━━ Data for this task

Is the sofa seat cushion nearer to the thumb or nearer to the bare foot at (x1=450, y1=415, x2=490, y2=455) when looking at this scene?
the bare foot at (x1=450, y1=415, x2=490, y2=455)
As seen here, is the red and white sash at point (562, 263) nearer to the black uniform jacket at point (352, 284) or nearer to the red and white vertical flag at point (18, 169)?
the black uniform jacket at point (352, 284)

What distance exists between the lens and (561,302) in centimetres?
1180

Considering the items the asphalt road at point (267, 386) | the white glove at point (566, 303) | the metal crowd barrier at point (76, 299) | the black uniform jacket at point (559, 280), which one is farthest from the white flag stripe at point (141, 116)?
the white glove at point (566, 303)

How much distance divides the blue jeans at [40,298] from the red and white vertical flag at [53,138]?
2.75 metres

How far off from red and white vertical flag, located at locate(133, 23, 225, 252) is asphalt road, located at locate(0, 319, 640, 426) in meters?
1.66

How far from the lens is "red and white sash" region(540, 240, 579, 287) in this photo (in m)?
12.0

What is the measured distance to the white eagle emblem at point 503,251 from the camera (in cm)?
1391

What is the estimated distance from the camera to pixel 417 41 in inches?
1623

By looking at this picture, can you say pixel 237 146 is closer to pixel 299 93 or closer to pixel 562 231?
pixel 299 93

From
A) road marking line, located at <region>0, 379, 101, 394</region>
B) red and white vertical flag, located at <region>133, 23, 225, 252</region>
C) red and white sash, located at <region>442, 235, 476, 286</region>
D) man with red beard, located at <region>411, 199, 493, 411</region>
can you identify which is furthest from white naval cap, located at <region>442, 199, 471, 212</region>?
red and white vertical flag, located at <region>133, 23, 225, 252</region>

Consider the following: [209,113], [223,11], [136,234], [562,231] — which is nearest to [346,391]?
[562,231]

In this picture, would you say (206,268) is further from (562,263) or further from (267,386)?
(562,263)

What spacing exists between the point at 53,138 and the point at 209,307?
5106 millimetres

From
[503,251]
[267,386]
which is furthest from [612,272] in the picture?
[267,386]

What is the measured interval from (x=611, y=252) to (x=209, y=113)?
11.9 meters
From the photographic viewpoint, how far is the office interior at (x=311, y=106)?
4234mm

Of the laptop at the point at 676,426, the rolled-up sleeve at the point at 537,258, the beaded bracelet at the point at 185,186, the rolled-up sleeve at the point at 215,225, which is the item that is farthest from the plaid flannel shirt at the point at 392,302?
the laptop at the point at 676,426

━━━━

Rewrite the data from the line with "By looking at" up to and including the last line, changing "furthest" to "farthest" and keeping everything else the same.

By looking at this picture, can you say pixel 237 146 is closer to pixel 299 93 or closer to pixel 562 231?
pixel 299 93

From
A) road marking line, located at <region>0, 379, 101, 394</region>
B) red and white vertical flag, located at <region>133, 23, 225, 252</region>
C) red and white sash, located at <region>442, 235, 476, 286</region>
D) man with red beard, located at <region>411, 199, 493, 411</region>
can you identify which is farthest from white naval cap, located at <region>442, 199, 471, 212</region>?
red and white vertical flag, located at <region>133, 23, 225, 252</region>

Consider the following: [209,113], [223,11], [136,234], [562,231] — which is nearest to [346,391]?
[562,231]

In this picture, would you say (206,268) is further from (562,263) or further from (267,386)?
(562,263)

What spacing exists between the point at 53,138 and the point at 209,307?
5106 millimetres

From
[503,251]
[267,386]
which is farthest from [612,272] in the picture?
[267,386]

What is the measured interval from (x=611, y=252) to (x=209, y=113)?
11.9 meters
From the photographic viewpoint, how far is the office interior at (x=311, y=106)?
4234mm

Of the laptop at the point at 676,426, the rolled-up sleeve at the point at 537,258, the beaded bracelet at the point at 185,186, the rolled-up sleeve at the point at 215,225, which is the item that is farthest from the plaid flannel shirt at the point at 392,302?
the laptop at the point at 676,426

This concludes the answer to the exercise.